Wikipedia has a lot of money, along with a valuable dataset (for AI); it was only a matter of time until rent-seeker(s) would come along and try to get it. As we saw with OpenAI, it is difficult to keep a non-profit dedicated to its public benefit mission when it has something of tantalizing value.

> it was only a matter of time until rent-seeker(s) would come along and try to get it.

So, the people who helped create the valuable dataset are “rent seekers” now? Must be using a different definition of rent seeking than any i’ve heard.

  • The employees of the Wikipedia foundation did not create the dataset, though they definitely contributed to the infrastructure behind it. Sam Altman (and the OpenAI employees) contributed even more to OpenAI's continuing success (and that of their industry). Both groups are still rent-seekers, as they are attempting to profit off a market position which was developed under different auspices.

    • Oh, i don’t think I realized you were calling wikimedia rent seekers - not just the employees.

      I guess that does vaguely match the description of rent seeking. But given that the alternative is handing the AI companies the wikipedia data set for free, so they can rent-seek with it - i’m not sure I care about that.

    • Did you see the subthread that the motivation behind this union does not seem to be collective bargaining over compensation, but in response to management's decision over personnel issues:

      https://news.ycombinator.com/item?id=48665062

      Indeed, the OP does not mention increased pay at all, but rather "concerns over transparency, trust, and the organisation’s future direction."

      You can go ahead and call that rhetoric, but you are also reading in intentions that do not seem to match reports from the ground.

      3 replies →

The dataset is valuable in the same sense that water is valuable. It doesn't fetch a high price, because everyone can get it for free.
◆ ◆ ◆
• [Aim of the task] In the Wikipedia discussion above, what reason does one commenter give for calling both the Wikipedia foundation employees and Sam Altman with the OpenAI employees "rent-seekers"?
◆ ◆ ◆
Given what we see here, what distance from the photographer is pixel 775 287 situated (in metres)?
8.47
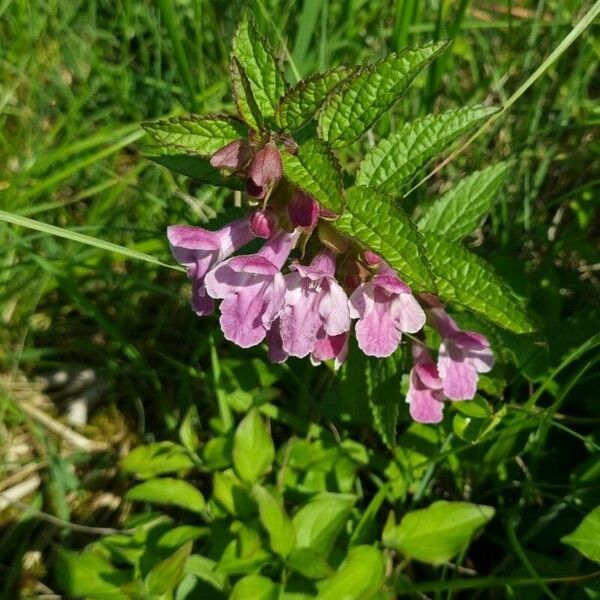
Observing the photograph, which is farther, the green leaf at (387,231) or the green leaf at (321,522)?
the green leaf at (321,522)

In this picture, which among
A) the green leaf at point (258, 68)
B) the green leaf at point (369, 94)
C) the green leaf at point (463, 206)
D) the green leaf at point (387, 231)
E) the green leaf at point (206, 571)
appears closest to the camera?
the green leaf at point (387, 231)

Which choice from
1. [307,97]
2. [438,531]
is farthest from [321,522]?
[307,97]

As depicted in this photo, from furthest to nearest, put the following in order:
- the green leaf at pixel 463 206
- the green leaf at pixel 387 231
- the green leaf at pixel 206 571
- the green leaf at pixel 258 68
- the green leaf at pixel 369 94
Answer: the green leaf at pixel 463 206, the green leaf at pixel 206 571, the green leaf at pixel 258 68, the green leaf at pixel 369 94, the green leaf at pixel 387 231

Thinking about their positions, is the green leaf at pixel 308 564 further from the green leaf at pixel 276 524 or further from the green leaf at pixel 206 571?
the green leaf at pixel 206 571

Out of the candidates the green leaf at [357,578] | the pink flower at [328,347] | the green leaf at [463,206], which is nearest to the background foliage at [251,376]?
the green leaf at [357,578]

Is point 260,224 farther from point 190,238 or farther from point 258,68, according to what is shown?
point 258,68

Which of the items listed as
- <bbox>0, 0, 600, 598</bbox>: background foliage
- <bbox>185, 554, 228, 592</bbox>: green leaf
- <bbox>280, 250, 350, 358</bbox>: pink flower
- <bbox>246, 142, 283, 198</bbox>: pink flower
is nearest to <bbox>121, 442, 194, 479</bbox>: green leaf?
<bbox>0, 0, 600, 598</bbox>: background foliage

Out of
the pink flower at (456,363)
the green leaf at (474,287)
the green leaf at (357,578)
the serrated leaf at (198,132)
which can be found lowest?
the green leaf at (357,578)
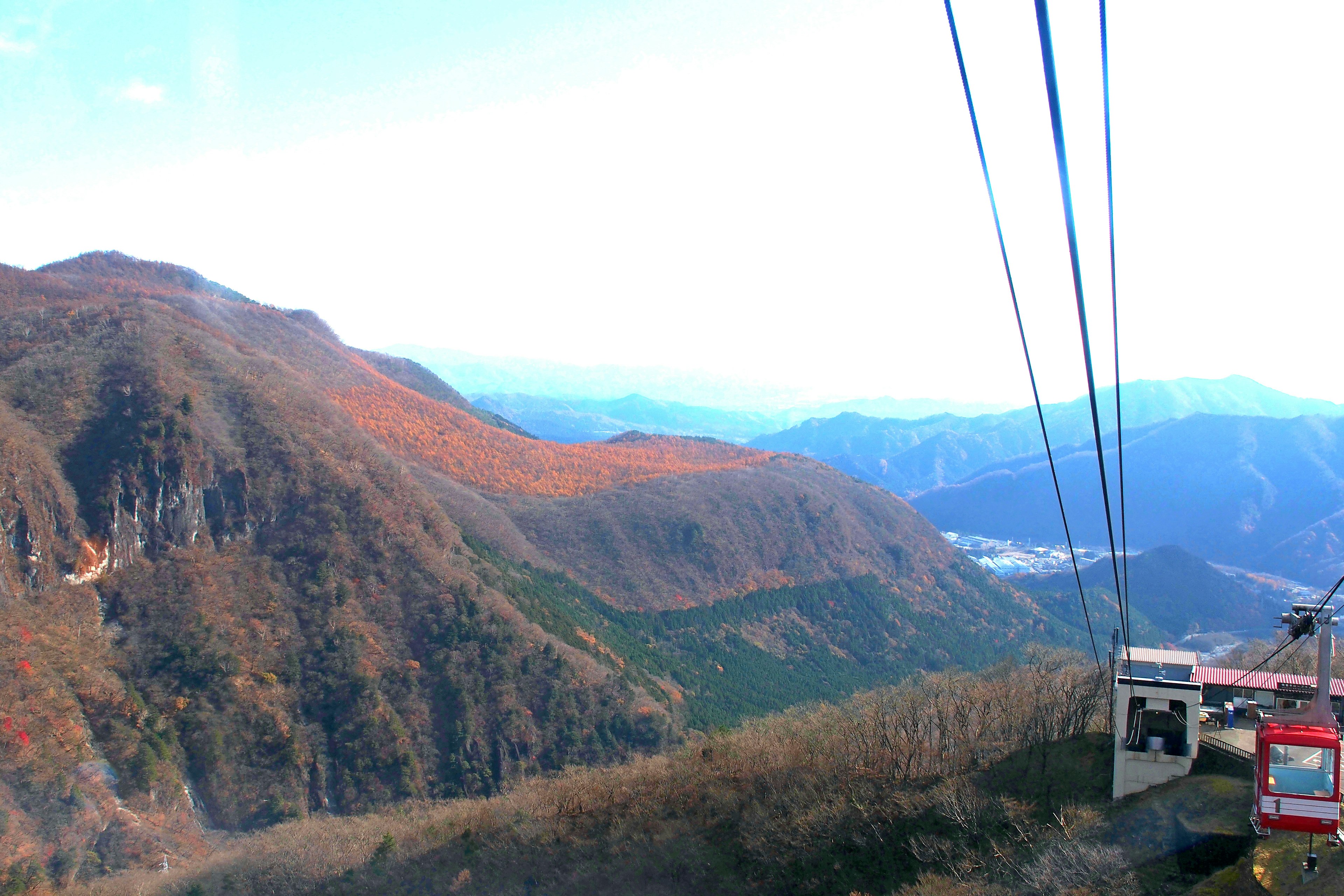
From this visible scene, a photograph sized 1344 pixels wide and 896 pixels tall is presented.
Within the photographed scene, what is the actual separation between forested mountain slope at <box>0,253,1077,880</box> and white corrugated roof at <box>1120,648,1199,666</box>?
138ft

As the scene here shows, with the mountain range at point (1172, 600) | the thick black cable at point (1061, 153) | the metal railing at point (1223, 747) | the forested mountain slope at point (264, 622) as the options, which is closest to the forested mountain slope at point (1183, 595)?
the mountain range at point (1172, 600)

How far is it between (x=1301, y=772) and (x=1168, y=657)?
18.7 metres

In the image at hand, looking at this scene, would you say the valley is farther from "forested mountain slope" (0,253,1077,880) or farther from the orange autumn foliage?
the orange autumn foliage

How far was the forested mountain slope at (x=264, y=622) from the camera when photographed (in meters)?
49.5

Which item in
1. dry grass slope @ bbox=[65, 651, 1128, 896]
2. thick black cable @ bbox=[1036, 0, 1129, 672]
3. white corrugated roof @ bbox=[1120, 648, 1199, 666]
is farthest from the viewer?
white corrugated roof @ bbox=[1120, 648, 1199, 666]

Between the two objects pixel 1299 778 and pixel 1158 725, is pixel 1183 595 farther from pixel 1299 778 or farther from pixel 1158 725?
pixel 1299 778

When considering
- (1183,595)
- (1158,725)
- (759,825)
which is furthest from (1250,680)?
(1183,595)

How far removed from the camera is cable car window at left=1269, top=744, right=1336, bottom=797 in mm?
15062

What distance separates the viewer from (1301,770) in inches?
602

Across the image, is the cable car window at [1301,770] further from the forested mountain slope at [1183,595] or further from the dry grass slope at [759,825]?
the forested mountain slope at [1183,595]

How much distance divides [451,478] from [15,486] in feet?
225

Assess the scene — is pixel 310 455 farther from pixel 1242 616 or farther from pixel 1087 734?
pixel 1242 616

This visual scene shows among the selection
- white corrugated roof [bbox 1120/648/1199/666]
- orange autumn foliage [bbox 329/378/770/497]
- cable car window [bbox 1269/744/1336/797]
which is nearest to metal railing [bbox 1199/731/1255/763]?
white corrugated roof [bbox 1120/648/1199/666]

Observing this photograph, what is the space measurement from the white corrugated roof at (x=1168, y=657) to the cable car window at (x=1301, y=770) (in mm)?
16627
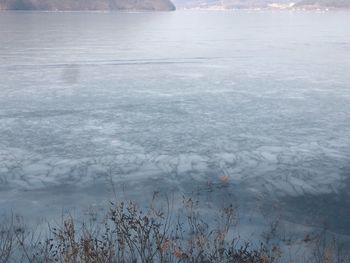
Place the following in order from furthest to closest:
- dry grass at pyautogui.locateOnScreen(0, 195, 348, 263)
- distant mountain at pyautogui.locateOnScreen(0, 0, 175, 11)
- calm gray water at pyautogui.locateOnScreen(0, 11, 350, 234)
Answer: distant mountain at pyautogui.locateOnScreen(0, 0, 175, 11)
calm gray water at pyautogui.locateOnScreen(0, 11, 350, 234)
dry grass at pyautogui.locateOnScreen(0, 195, 348, 263)

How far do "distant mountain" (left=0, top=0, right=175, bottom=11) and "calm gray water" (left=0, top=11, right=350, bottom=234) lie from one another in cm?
7452

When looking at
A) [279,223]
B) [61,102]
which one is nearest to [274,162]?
[279,223]

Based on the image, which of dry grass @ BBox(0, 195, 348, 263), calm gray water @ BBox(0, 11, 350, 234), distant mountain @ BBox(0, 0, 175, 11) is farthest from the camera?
distant mountain @ BBox(0, 0, 175, 11)

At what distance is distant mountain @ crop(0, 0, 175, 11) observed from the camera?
87.9 metres

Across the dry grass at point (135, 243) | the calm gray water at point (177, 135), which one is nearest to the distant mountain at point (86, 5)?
the calm gray water at point (177, 135)

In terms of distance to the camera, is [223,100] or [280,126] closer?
[280,126]

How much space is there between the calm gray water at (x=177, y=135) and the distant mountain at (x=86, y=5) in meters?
74.5

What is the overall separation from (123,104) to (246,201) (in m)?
6.06

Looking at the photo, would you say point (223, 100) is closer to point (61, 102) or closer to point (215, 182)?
point (61, 102)

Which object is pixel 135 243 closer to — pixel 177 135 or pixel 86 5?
pixel 177 135

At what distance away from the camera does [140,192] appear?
23.7ft

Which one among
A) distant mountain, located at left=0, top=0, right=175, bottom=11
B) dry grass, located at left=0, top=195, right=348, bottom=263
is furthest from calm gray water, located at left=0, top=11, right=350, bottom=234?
distant mountain, located at left=0, top=0, right=175, bottom=11

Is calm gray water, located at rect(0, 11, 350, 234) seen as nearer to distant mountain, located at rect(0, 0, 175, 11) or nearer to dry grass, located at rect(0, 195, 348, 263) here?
dry grass, located at rect(0, 195, 348, 263)

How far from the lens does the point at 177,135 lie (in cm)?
980
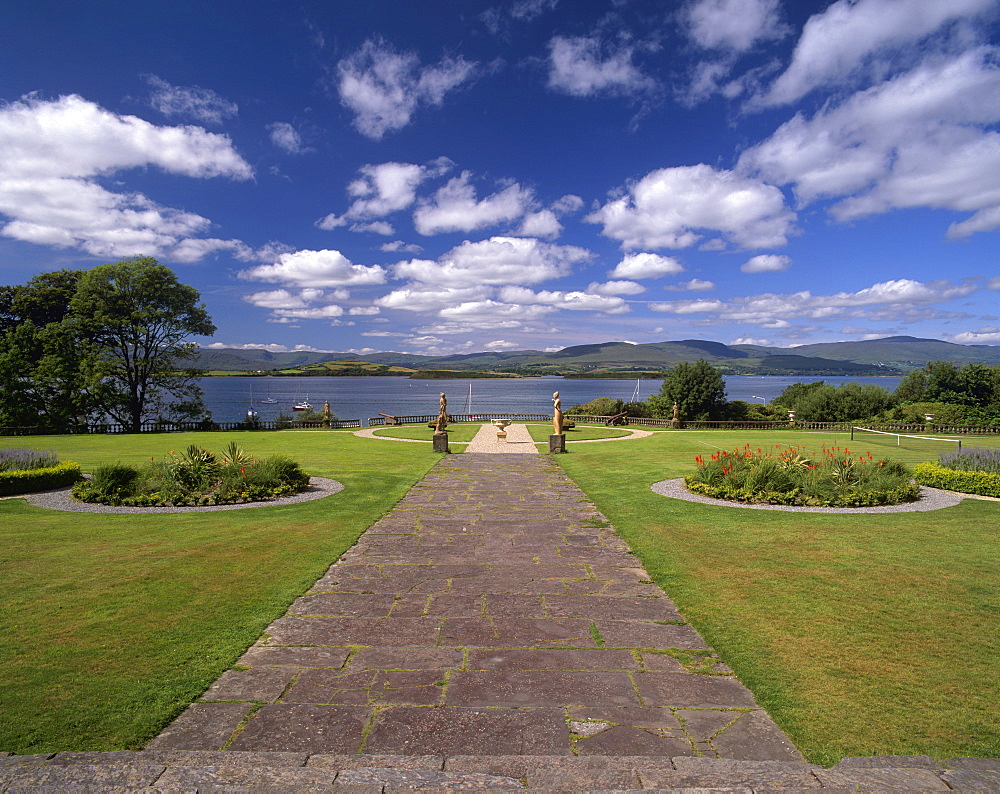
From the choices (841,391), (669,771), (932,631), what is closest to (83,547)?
(669,771)

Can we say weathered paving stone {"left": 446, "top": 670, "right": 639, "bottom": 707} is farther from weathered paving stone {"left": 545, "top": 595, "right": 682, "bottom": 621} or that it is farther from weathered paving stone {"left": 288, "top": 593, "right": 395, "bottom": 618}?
weathered paving stone {"left": 288, "top": 593, "right": 395, "bottom": 618}

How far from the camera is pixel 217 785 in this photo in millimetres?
2770

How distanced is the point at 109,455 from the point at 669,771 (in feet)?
70.5

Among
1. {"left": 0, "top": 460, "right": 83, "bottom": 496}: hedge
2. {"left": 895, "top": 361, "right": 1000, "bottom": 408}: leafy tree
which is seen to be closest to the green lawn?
{"left": 0, "top": 460, "right": 83, "bottom": 496}: hedge

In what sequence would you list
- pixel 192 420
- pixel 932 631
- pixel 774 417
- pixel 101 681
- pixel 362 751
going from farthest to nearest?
1. pixel 774 417
2. pixel 192 420
3. pixel 932 631
4. pixel 101 681
5. pixel 362 751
◆ ◆ ◆
• [Solution for this problem] Both groups are attempting to profit off a market position that was developed under different auspices. The commenter calls them rent-seekers even though the foundation employees contributed to the infrastructure behind the dataset and Sam Altman and the OpenAI employees contributed to OpenAI's continuing success.